DATA FOR PROCESSING:
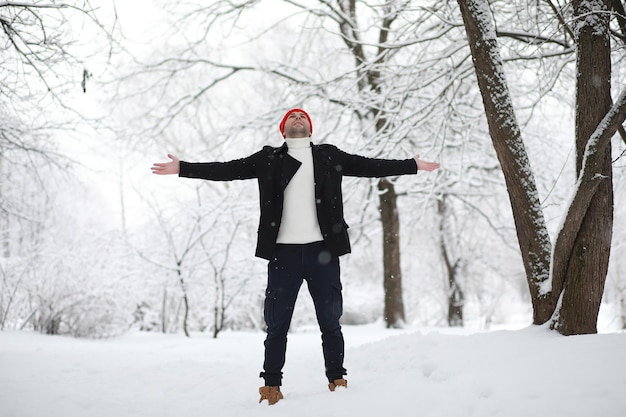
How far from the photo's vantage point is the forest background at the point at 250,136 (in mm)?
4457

---

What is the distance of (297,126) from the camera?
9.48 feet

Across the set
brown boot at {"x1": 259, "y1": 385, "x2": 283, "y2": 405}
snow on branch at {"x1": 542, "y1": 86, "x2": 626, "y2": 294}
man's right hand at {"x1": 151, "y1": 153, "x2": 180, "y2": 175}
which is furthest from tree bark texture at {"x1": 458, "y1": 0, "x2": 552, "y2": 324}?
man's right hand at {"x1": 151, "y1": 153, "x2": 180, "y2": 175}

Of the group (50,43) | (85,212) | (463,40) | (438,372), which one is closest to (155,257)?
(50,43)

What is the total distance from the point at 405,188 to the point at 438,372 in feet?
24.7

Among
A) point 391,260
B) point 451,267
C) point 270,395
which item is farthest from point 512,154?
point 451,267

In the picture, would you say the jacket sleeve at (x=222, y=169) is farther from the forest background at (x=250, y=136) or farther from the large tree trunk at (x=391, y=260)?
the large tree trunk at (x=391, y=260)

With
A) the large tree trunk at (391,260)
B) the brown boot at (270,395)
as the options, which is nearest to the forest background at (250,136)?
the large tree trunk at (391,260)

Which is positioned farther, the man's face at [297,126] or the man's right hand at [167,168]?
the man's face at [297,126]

YOUR GOAL: How many lines of the records above contain the word "large"? Give only the number.

CORRECT RESULT: 4